Data were analysed using SAS 9.4 (SAS Institute Inc.). Zootechnical data were analysed with the procedure GLM by multifactorial ANOVA (Zn, GLDA, block, Zn*GLDA) and subsequent Student-Newman-Keul’s test to identify significantly different means between groups of animals receiving different concentrations of Zn and GLDA in the diet, respectively. Linear broken-line regression models were calculated using the procedure NLMIXED for blood, bone and liver Zn status parameters. The broken-line regression approach represents an iterative procedure to estimate a potential dietary threshold (breakpoint) within non-linear data sets above and below which, respectively, a significant difference in the response behaviour of a certain parameter to the dietary treatment is evident^{(Reference Robbins, Saxton and Southern41)}. Testing non-linear broken line models instead yielded no significant increase in the goodness-of-fit, when applying the workflow of McDonald^{(Reference McDonald42)}. If no significant broken-line model could be fitted to a respective data set, a linear regression model was tested instead (procedure REG, y = a + bx; this comprised all blood and bone Zn status parameters). The fitting of regression models was carried out independently for GLDA supplemented and non-supplemented animals. Curve parameters (intercepts, slopes) of respective broken-line and linear regression models of GLDA and non-GLDA supplemented animals were statistically compared by two-sided t tests. Only significant regression models were used for data presentation and interpretation. A threshold of P ≤ 0·05 was considered to be significant for all statistical procedures.

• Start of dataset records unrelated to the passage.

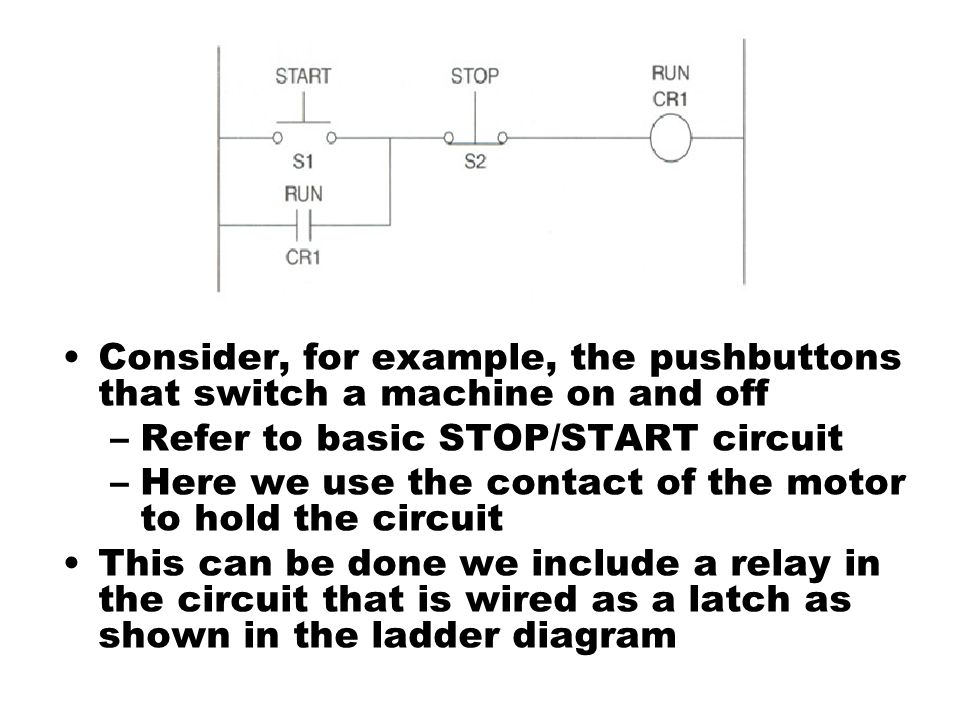 basic switch wiring diagram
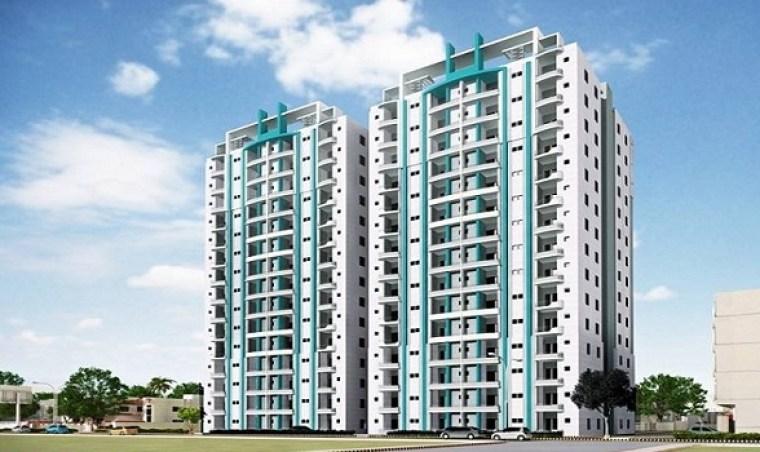 Capital Resorts E11 Islamabad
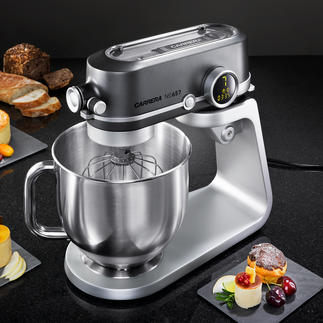 CARRERA Food Processor No 657 The test winner among upmarket food processors. Quality design and product from CARRERA.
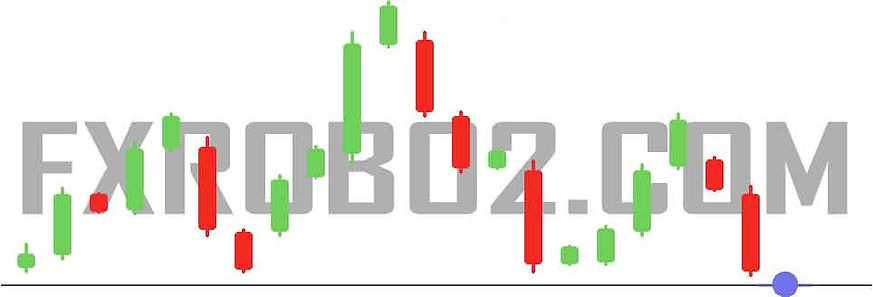 FXROBO2.jpg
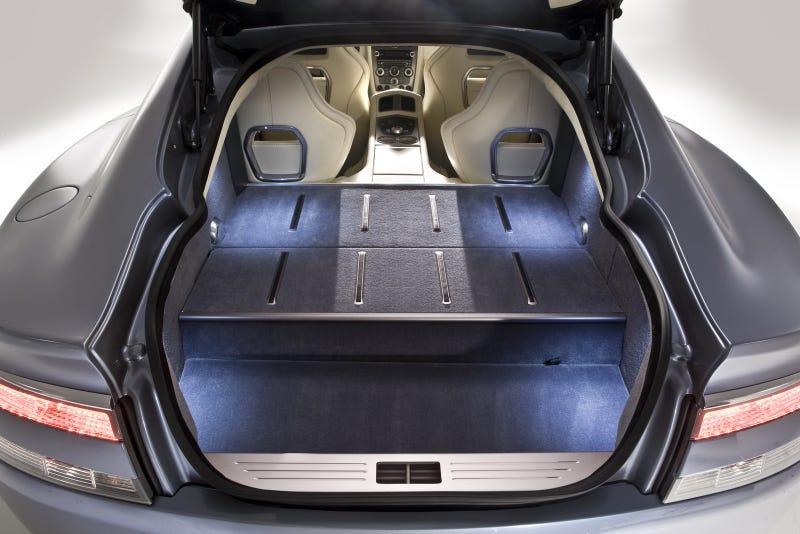 Aston Martin Rapide Interior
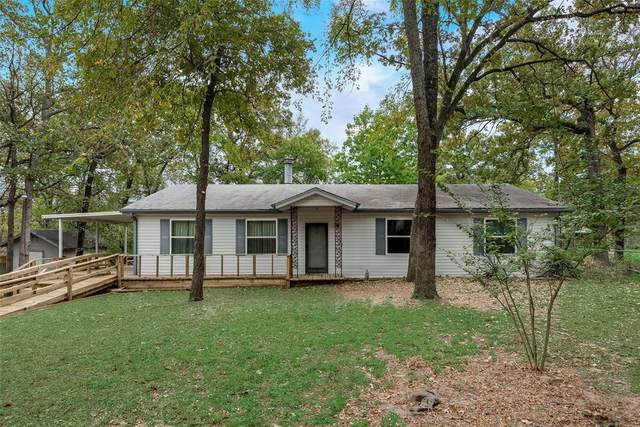 630 Cedarcrest Drive, Tool, TX 75143 (MLS #14457049) :: The Rhodes Team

The necessary minimum amount of animals to identify diet Zn effects under the present experimental conditions was based on estimation of effect size and statistical power by applying SAS procedure POWER to the data set of Brugger et al.^{(Reference Brugger, Buffler and Windisch31)}. The goal was to reach a minimum power of 1 – β = 0·8 as suggested by McDonald^{(Reference McDonald42)}. The present data sets exceeded in any case the minimum statistical power of 0·8. This was confirmed retrospectively by analysing achieved powers of data analysis by broken-line and linear regression models to compare the response of respective Zn status parameters to different concentrations of diet Zn. The underlying effect sizes of presented models as well as t tests (within the procedures REG and NLMIXED) on the significance of certain statistical measures within and between respective models (slopes, breakpoints, intercepts) exceeded in any case the necessary minimum threshold to reach the anticipated minimum power.